BIR To Study P203-B Marcos Estate Taxes
Photo from Facebook shows members of the Marcos family

The Bureau of Internal Revenue (BIR) will study the P203 billion in supposed unpaid estate taxes of the Marcos family.

“We’ll make sure that all the actions we will take are in accordance with the law,” BIR Commissioner Romeo Lumagui Jr. told journalists on Tuesday, Dec. 13.

Records showed that in 1999, the Supreme Court (SC) ordered the heirs of the late president Ferdinand Marcos Sr. to pay P23 billion.

The amount has since ballooned to P203 billion due to penalties and surcharges, retired Supreme Court justice Antonio Carpio said.

The issue was raised multiple times before President Marcos won the presidency in May and even after he assumed the post.

While the Presidential Commission on Good Government, a government agency created primarily to recover the ill-gotten wealth of the Marcos family, has stated that the judgment of the tax case was final and executory, Marcos insists the case remains pending in court.

Marcos, co-administrator of his father’s estate, wants the tax case against his family reopened.

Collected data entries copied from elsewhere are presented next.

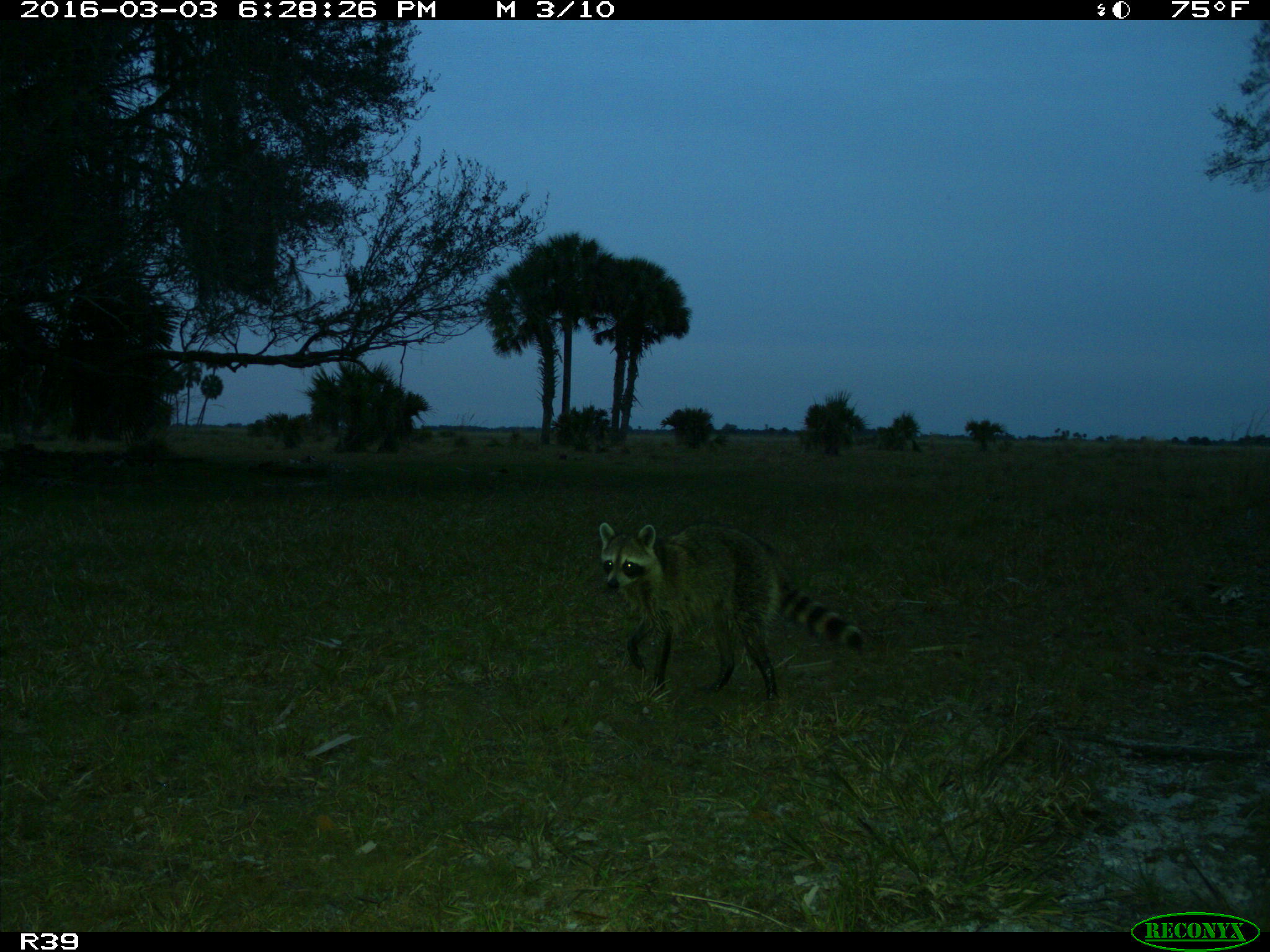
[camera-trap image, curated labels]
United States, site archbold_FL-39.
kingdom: Animalia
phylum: Chordata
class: Mammalia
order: Carnivora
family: Procyonidae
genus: Procyon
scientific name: Procyon lotor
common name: common raccoon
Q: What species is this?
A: Procyon lotor (common raccoon).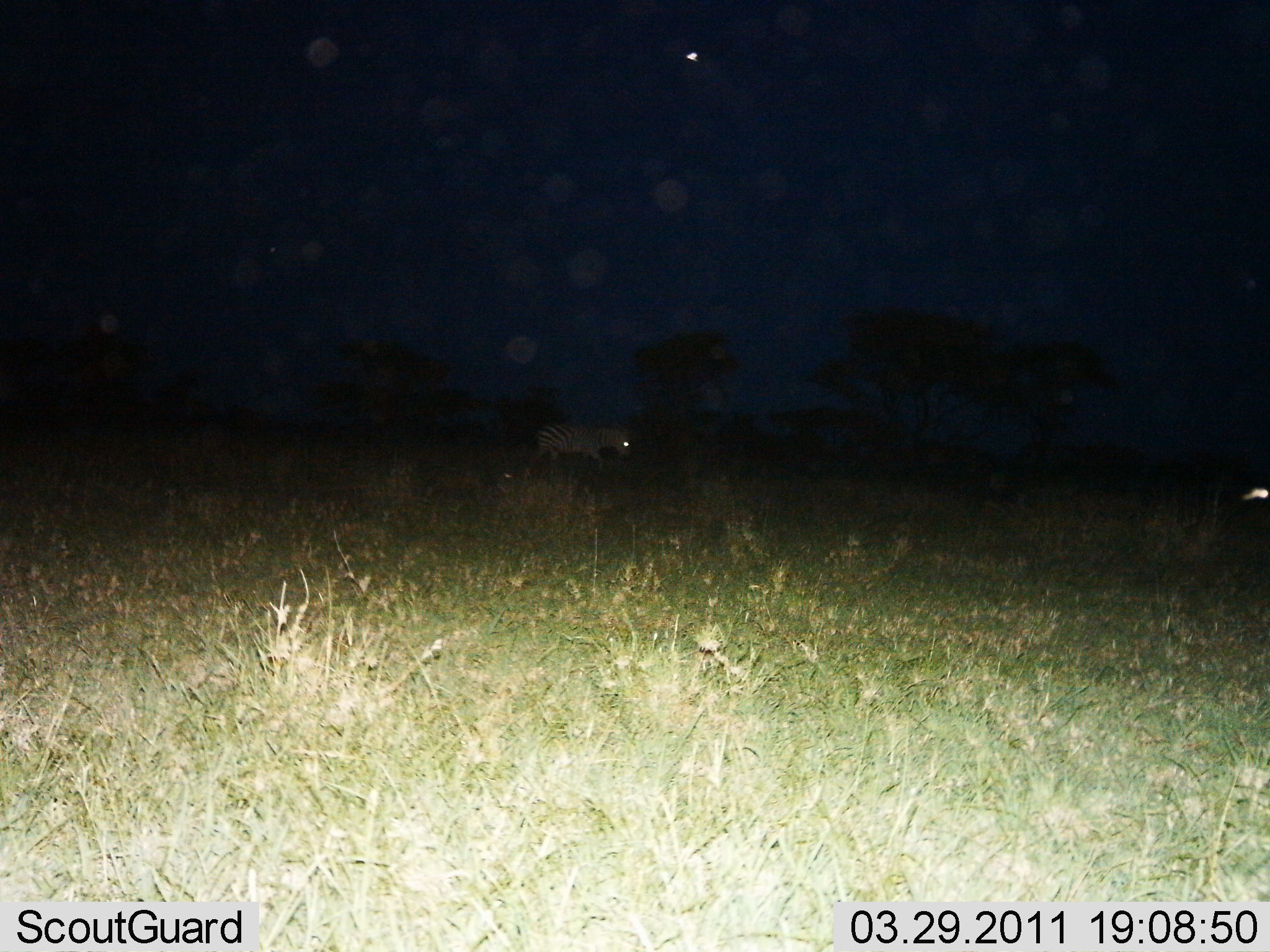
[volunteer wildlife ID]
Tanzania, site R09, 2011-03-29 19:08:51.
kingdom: Animalia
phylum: Chordata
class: Mammalia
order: Perissodactyla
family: Equidae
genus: Equus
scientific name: Equus quagga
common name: plains zebra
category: zebra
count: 1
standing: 18%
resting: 0%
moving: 82%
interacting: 0%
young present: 0%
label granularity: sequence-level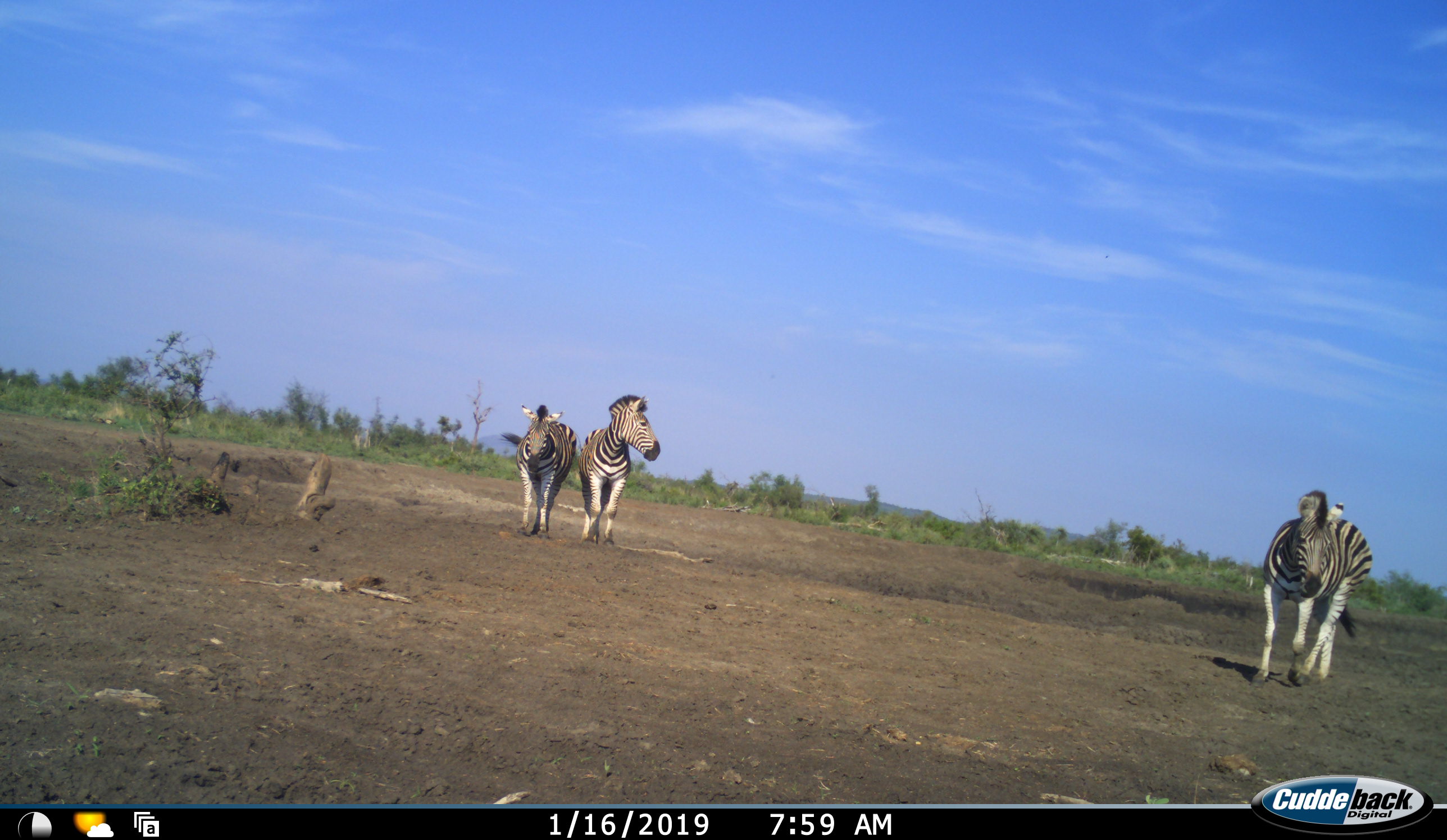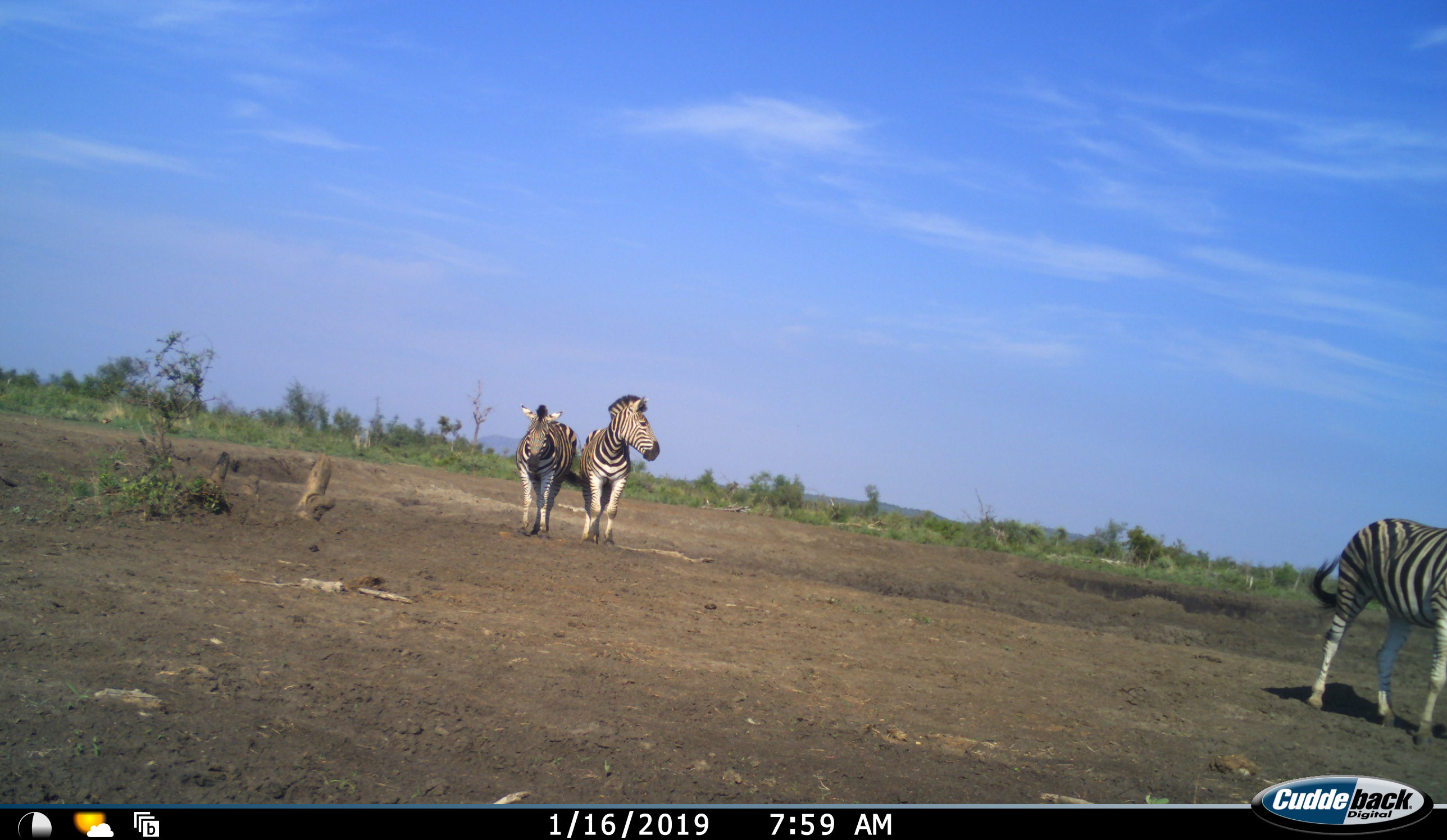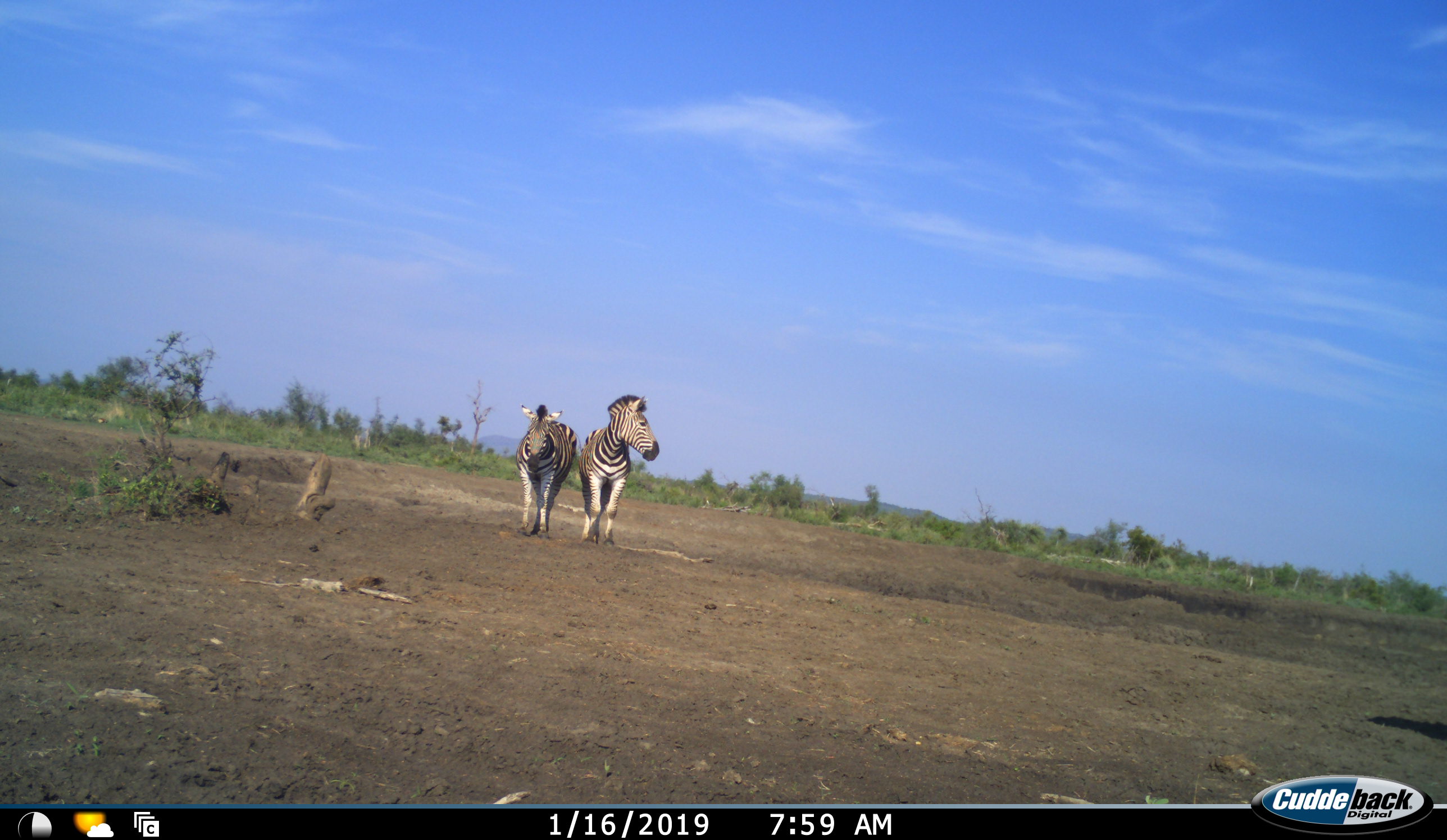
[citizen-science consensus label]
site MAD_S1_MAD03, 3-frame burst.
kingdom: Animalia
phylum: Chordata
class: Mammalia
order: Perissodactyla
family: Equidae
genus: Equus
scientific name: Equus quagga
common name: plains zebra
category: zebraplains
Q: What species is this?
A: Zebraplains (plains zebra) (Equus quagga).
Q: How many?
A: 3.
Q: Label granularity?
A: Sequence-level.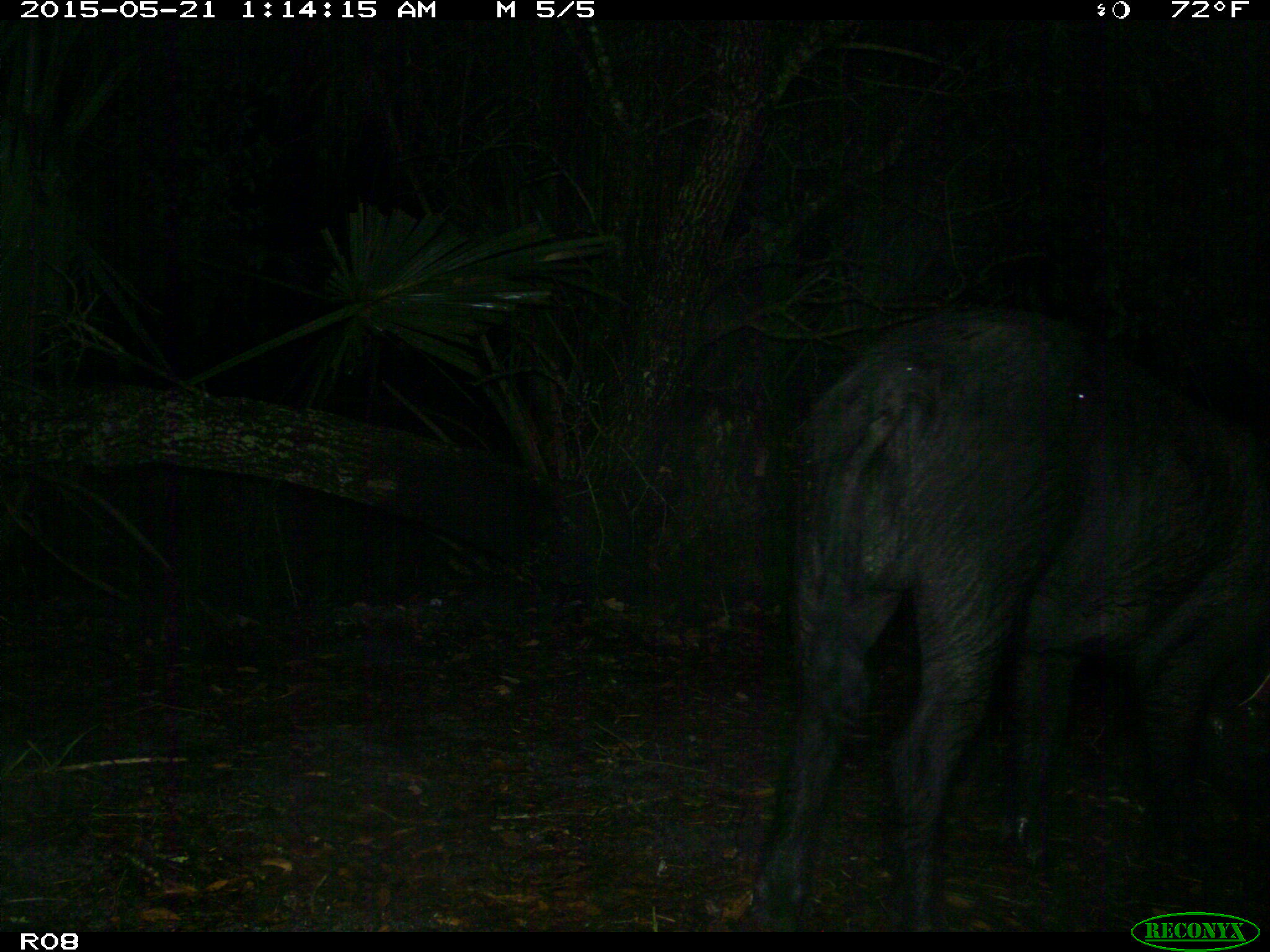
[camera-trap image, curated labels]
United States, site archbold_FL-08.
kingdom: Animalia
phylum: Chordata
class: Mammalia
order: Artiodactyla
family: Suidae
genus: Sus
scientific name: Sus scrofa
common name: wild boar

He said they were not allowed to argue the case as they fled to the United States following an uprising that ousted their family from Malacañang.

‘Decisions may change’

Meanwhile, Chief Justice Alexander Gesmundo shed light on his previous statement that supposedly said it was possible for the P23-billion estate tax case against President Marcos’ family to be reopened.

Gesmundo said on Wednesday, Dec. 14, the statement he made in October, in which he stressed that some decisions of the SC can sometimes be changed, does not apply only to the Marcos tax case but to all decisions.

“Decisions of the court are always expected to be certain and predictable, but there will be instances that the doctrine may change,” he told Department of Justice reporters during the SC’s yearend presser.

“I wasn’t directly responding to the issue of the Marcos case. The premise here is that the decision of the court can change because while they are written in stone, you can change it but it will be hard. You must give valid, exceptional reasons for the judicial doctrine to be changed and it can happen,” he added.

During an iteration of Kapihan sa Manila Bay news forum last Oct. 26, Gesmundo was asked about the possibility of reopening the estate tax case as the President earlier explained that certain circumstances may prompt the SC to overturn a previous decision.